··· Excerpted passage

HazyResearch / correct-n-contrast

Official code repository for Correct-N-Contrast

Geek Repo:Geek Repo

Github PK Tool:Github PK Tool

Correct-N-Contrast: a Contrastive Approach for Improving Robustness to Spurious Correlations

Correct-N-Contrast

This repository contains code for Correct-N-Contrast (CNC), presented at ICML 2022.

Requirements

To install requirements, we recommend setting up a virtual environment with conda:

conda env create -f environment.yml  
conda activate cnc

We also include a requirements.txt file for installing dependencies with pip install -r requirements.txt.

List of (installable) dependencies:

  • python 3.7.9
  • matplotlib 3.3.2
  • numpy 1.19.2
  • pandas 1.1.3
  • pillow 8.0.1
  • pytorch=1.7.0
  • scikit-learn 0.23.2
  • scipy 1.5.2
  • transformers 4.4.2
  • torchvision 0.8.1
  • tqdm 4.54.0
  • umap-learn 0.4.6

Datasets and code

Colored MNIST: Running the training command below should automatically download and setup the Colored MNIST dataset.

······
··· Dataset excerpts

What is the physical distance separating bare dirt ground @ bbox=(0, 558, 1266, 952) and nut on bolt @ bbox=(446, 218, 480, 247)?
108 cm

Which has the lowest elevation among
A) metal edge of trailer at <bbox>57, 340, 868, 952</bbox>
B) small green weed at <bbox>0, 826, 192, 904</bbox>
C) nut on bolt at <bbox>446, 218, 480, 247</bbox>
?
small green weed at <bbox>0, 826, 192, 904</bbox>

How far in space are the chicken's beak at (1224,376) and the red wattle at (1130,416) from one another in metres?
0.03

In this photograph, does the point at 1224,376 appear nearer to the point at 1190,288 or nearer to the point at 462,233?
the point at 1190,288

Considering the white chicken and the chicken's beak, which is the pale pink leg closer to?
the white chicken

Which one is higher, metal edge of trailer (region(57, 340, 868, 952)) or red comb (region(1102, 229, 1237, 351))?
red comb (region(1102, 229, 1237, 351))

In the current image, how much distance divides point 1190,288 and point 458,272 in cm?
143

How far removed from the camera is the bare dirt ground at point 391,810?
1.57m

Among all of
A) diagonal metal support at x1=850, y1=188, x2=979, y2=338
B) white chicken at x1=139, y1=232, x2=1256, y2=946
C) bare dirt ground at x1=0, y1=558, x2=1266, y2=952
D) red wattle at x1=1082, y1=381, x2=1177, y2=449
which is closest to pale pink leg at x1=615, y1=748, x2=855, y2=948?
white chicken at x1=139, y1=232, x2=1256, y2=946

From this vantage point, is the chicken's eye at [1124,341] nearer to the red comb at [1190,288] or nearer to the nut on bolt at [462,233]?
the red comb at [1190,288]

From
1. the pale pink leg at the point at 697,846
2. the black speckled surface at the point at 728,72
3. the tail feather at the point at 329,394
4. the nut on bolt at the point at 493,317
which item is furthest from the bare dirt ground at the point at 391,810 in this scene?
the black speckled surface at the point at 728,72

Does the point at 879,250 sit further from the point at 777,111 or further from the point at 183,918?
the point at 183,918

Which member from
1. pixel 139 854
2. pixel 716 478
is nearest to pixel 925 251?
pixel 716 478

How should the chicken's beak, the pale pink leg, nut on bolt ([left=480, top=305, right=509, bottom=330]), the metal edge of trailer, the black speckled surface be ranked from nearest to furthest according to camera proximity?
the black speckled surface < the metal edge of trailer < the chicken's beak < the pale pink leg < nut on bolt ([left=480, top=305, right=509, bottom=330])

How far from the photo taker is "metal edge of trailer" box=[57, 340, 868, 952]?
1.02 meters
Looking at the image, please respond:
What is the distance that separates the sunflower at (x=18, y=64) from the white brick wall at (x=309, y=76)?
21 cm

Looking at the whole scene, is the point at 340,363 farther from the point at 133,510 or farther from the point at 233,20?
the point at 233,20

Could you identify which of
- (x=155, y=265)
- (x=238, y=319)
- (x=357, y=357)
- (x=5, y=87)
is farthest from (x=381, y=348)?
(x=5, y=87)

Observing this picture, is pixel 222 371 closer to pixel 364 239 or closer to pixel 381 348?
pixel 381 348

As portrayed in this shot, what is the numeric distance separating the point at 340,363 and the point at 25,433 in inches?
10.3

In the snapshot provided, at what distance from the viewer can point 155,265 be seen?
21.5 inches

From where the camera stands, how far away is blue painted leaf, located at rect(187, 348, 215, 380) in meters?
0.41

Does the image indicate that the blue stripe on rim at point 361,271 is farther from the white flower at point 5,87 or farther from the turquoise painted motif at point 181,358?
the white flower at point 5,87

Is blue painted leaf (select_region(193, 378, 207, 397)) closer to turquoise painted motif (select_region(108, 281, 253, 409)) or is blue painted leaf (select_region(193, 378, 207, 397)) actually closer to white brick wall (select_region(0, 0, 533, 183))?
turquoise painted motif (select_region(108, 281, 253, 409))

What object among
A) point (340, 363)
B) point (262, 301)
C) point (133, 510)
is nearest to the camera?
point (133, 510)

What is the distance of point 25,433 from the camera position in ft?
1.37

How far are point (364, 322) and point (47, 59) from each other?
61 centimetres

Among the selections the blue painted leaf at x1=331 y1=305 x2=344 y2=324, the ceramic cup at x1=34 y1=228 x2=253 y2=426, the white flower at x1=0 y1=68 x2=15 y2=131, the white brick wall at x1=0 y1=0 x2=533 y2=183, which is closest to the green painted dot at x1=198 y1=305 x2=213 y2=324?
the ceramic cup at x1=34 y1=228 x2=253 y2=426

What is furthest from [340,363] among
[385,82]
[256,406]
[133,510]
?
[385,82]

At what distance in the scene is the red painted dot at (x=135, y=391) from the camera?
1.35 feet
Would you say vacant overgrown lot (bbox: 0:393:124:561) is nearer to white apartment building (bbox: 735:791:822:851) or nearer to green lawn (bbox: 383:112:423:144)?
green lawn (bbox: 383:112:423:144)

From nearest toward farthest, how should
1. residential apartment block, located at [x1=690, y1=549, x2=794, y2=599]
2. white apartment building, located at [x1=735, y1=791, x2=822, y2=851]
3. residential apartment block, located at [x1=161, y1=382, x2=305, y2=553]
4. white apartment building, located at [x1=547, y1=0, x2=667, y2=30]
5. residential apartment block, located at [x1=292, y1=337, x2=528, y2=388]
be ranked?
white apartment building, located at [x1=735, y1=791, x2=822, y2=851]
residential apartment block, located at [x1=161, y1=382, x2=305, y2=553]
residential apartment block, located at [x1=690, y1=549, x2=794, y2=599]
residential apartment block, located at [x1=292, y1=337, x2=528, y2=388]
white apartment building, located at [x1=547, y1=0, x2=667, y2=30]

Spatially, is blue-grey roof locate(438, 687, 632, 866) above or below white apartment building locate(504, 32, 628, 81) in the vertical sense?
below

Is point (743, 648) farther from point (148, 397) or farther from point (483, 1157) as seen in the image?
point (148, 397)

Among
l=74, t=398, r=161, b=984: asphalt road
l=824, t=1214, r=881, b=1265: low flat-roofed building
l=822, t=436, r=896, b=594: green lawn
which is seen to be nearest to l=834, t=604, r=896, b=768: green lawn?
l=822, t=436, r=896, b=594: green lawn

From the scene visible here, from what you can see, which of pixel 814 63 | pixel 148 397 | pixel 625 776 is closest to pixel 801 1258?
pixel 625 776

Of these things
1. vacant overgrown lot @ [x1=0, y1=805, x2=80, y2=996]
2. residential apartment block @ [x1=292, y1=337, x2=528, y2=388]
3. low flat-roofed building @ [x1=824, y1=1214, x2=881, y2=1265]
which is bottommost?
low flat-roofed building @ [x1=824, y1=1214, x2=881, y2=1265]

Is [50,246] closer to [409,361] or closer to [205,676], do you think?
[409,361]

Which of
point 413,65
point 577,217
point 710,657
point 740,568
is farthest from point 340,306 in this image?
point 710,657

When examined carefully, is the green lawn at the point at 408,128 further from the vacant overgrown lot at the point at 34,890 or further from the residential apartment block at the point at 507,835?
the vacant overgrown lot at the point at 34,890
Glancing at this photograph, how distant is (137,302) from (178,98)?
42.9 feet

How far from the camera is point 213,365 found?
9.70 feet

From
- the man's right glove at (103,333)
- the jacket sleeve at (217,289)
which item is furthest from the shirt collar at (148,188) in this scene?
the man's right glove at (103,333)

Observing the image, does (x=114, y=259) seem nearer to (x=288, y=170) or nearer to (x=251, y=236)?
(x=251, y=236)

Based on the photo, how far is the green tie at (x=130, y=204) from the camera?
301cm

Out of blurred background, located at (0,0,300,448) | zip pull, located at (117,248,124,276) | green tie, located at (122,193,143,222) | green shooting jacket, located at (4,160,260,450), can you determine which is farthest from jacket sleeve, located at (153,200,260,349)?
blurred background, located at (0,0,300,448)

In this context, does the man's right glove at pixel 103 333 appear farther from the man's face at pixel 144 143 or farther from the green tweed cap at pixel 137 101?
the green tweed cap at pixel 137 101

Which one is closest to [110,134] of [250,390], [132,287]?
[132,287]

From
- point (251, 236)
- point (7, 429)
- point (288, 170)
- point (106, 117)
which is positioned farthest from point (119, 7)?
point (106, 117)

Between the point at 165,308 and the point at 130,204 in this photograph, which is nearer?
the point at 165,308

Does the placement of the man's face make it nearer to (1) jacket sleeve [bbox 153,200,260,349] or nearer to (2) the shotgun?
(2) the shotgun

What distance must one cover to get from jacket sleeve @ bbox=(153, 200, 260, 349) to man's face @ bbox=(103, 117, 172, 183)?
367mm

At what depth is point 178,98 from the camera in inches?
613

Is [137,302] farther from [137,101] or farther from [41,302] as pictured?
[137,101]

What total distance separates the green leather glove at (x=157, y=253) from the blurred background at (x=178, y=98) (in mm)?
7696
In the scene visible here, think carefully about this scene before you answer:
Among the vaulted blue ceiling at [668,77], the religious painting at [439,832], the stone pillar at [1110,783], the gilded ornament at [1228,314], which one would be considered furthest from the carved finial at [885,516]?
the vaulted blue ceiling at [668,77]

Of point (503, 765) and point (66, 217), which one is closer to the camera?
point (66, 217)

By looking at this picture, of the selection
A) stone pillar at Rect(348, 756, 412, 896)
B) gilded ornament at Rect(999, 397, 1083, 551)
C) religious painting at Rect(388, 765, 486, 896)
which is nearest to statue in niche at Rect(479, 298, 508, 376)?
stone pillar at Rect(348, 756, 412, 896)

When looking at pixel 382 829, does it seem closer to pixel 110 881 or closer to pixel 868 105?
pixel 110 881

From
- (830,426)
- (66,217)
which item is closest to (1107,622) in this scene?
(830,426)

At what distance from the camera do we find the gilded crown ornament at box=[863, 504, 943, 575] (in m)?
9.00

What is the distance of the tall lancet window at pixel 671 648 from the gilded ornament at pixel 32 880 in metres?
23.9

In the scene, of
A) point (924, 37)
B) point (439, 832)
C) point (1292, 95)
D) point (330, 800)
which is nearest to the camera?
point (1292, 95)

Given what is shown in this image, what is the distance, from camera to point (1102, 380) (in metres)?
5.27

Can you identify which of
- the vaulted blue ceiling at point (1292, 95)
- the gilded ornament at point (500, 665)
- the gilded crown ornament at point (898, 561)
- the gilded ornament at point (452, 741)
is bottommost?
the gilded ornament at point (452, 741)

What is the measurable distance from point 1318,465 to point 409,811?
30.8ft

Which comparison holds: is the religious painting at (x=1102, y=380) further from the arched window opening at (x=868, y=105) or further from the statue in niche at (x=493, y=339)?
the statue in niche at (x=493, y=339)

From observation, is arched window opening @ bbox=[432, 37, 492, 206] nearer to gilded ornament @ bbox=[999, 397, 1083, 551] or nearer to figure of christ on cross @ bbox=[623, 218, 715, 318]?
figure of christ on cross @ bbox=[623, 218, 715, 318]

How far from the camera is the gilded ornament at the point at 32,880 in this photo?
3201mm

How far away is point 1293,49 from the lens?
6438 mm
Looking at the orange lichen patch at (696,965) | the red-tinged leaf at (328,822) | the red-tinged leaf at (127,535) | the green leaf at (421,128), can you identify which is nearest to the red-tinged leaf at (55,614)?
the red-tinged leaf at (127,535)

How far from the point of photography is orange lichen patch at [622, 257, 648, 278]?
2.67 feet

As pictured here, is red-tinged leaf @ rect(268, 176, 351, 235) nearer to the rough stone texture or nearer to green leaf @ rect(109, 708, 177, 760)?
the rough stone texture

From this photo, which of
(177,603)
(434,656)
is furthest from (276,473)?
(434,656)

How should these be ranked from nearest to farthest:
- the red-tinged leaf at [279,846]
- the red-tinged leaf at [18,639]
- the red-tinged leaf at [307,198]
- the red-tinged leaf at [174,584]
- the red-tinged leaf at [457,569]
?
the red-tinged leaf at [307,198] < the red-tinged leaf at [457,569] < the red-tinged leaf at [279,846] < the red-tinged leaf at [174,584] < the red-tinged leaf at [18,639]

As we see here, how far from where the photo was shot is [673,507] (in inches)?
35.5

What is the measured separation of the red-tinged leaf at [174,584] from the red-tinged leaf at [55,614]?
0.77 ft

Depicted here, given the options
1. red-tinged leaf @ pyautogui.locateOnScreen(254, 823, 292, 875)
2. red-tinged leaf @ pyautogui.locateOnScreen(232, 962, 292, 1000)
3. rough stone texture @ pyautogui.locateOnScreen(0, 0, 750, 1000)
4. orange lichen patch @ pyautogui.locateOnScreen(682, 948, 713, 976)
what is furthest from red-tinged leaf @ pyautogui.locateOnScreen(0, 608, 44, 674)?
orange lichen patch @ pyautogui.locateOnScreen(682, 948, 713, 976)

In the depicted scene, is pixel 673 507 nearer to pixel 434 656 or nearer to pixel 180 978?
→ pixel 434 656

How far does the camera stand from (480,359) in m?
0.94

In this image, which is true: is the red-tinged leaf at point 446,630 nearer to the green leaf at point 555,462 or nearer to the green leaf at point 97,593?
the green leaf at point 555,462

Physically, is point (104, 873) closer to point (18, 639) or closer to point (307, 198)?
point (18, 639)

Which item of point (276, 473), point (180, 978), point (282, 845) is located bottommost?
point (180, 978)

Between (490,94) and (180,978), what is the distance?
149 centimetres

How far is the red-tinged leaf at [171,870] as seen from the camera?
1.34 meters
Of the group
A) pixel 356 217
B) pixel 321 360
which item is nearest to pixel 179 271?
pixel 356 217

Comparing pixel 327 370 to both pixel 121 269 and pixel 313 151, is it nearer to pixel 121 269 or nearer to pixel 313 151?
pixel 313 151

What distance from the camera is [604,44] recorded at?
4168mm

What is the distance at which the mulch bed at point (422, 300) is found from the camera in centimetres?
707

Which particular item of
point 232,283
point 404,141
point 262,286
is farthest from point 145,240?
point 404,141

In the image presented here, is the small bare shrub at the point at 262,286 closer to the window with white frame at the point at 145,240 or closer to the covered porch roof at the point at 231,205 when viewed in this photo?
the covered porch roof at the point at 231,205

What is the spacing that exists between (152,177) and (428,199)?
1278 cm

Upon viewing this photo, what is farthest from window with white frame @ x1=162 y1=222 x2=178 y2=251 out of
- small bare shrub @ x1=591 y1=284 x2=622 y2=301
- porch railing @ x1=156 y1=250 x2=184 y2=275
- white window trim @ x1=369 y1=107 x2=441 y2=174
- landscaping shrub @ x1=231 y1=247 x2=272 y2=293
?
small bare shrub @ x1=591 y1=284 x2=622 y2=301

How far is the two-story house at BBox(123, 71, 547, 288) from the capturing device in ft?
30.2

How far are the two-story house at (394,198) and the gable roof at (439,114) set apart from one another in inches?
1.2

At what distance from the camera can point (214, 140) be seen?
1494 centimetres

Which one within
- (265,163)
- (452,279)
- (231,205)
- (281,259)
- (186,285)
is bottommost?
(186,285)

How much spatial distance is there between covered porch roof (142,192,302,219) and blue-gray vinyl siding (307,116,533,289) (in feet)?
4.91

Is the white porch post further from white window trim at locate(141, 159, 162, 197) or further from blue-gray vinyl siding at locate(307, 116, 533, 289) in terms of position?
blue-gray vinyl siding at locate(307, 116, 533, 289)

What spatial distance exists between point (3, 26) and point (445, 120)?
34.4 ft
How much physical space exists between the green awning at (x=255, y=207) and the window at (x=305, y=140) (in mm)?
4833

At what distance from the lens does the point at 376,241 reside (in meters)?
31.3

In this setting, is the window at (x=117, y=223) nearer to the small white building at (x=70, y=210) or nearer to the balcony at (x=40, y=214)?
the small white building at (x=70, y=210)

······

▶ [Exercises to complete]:
• a. According to the Correct-N-Contrast repository page, at which conference was CNC presented?
• b. Pick up the Correct-N-Contrast repository page after its last sentence and keep writing it.
You won't need the entries for any of this.

▶ [Results of the exercise]:
• a. ICML 2022.

• b.
Waterbirds: Download the dataset from here. Unzipping this should result in a folder waterbird_complete95_forest2water2, which should be moved to ./datasets/data/Waterbirds/.

CelebA: Download dataset files from this Kaggle link. Then move files to ./datasets/data/CelebA/ such that we have the following structure:

# In `./datasets/data/CelebA/`:
|-- list_attr_celeba.csv
|-- list_eval_partition.csv
|-- img_align_celeba/
    |-- image1.png
    |-- ...
    |-- imageN.png

CivilComments-WILDS: Loading this dataset requires the transformers package. One can download the source csv from here. Then, move all_data_with_identities.csv to ./datasets/data/CivilComments/all_data_with_identities.csv.

Training and Evaluation

For all datasets except Colored MNIST, running the below commands requires loading an initial trained ERM model, which we provide through download links below in the Pre-trained Models section. The training for these models is as described in the paper. We recommend downloading as training the initial ERM model can take a fair amount of time, e.g. ~1.5 hours for Waterbirds on a machine with 8 CPUs and 1 NVIDIA V100 GPU, and ~3 hours for CelebA on a machine with 32 CPUs and 4 NVIDIA V100 GPUs. Training these ERM models also just involves standard mini-batch SGD with the dataset labels.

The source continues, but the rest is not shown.